*** Extrait de page

1 Artiste…10 Morceaux propose aux rédacteurs de ReapHit.com de revenir sur la carrière d’un rappeur à travers dix de ses titres. Le but ? Nous faire découvrir en toute subjectivité son parcours musical, ses découvertes, ses dix titres emblématiques.
Pour ce premier numéro, je ne risque aucune polémique, ni aucun grognement des chiens de garde de la nouvelle scène. Non, moi j’ai voulu parler d’un ovni, d’une carrière improbable, diversifiée, prolifique ou grand-guignolesque, selon l’interprétation. Plutôt simple une fois cette idée en tête de sélectionner un personnage comme Gérard Baste, leader anti-charismatique des anciens Svinkels.
Parce que mine de rien, des Svink’s à D17 en passant par les premières émissions Level One et Le Klub des 7, cela fait près de 15 ans que notre Gégé national promène sa moustache et sa cirrhose du foie, de projets artistiques en jobs alimentaires.
Gérard Baste a eu à cœur de « combattre pour son droit de faire la fête » (coucou les Beasties Boys) avec pas mal d’autodérision dans chacun de ses projets, prenant comme leitmotiv le saint triptyque du punk : « Sex, Drugs &… tout ce qui te passe à portée de main ». Alors oui, les couplets sentent la vinasse et la gerbe de fin de soirée, le saucisson et le verre en plastique, mais ce serait bien limiter la carrière du bonhomme et son impact sur le rap parisien.
1 // Alcotest – Svinkels
Si certains groupes ont besoin de quelques titres pour se créer un univers, ce n’est pas le cas des Svink’. Dès leur première apparition, le ton est donné. Tout est là, le titre explicite, l’intonation théâtrale et les jeux de mots oscillants entre brèves de comptoir et réel génie d’écriture.
Le titre sort en 97 sur la compilation « Police » sur une prod de Guts (ex Alliance Ethnique) et parvient à rentrer dans le thème politisé et gentiment revendicatif, tout en détonnant complètement par « l’angle d’attaque » choisi et l’humour omniprésent. Ça sera la signature de Gérard (qui s’appelle Mathieu) tout au long de sa carrière.

******
*** Données

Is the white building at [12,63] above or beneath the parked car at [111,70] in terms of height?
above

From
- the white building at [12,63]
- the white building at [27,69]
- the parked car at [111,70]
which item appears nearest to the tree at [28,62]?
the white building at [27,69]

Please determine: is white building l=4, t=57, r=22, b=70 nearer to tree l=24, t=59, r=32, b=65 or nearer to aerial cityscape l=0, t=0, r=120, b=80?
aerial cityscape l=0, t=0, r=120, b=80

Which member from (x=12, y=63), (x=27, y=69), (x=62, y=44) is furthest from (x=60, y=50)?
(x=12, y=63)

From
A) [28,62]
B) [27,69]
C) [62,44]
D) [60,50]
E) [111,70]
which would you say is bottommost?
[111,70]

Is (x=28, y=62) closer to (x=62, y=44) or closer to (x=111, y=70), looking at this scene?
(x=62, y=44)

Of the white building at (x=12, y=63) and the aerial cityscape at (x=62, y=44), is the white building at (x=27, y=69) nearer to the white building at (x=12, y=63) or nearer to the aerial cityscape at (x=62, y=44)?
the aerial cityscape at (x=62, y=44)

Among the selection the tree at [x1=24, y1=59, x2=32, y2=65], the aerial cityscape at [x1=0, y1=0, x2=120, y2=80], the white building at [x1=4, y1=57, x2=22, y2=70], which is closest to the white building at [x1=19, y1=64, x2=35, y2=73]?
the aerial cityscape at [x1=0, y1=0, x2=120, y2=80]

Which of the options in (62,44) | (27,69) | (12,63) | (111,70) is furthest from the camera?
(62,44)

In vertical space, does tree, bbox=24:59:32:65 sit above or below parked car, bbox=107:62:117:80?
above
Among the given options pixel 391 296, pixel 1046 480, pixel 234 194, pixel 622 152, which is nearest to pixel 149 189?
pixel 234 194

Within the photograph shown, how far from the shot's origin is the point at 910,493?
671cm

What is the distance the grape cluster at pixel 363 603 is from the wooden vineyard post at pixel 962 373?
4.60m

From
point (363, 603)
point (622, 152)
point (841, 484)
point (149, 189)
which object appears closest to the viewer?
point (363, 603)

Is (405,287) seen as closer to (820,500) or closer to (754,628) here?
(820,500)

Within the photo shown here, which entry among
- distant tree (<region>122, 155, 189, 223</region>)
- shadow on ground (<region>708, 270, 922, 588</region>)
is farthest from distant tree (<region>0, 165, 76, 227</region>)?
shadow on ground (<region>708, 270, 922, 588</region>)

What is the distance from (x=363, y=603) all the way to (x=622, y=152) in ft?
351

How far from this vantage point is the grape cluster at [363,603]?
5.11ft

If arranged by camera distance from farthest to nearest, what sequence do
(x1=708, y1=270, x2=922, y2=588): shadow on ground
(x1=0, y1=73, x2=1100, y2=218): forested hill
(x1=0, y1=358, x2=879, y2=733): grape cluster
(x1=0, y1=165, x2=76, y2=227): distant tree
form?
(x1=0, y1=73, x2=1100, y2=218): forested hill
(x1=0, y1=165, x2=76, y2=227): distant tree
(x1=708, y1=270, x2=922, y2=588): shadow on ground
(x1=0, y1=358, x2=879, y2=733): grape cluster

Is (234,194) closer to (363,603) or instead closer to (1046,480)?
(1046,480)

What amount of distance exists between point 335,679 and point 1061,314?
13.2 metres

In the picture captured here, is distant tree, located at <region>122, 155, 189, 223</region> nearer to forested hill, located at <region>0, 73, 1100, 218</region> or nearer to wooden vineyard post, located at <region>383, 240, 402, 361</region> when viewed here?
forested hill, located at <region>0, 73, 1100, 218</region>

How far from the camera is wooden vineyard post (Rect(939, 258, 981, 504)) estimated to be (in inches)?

******

> [Consigne]
Pour chaque affirmation, dites si elle concorde avec l'extrait sur Gérard Baste : répondez par oui ou par non et citez les mots décisifs de l'extrait.
1. Le titre « Alcotest » repose sur une production de Guts.
2. Gérard Baste est présenté comme le leader charismatique des anciens Svinkels.
3. Selon l'extrait, Gérard Baste circule de projet en projet depuis près de 20 ans.

> [Réponse]
1. Oui : « sur une prod de Guts (ex Alliance Ethnique) ».
2. Non : « leader anti-charismatique des anciens Svinkels ».
3. Non : « cela fait près de 15 ans ».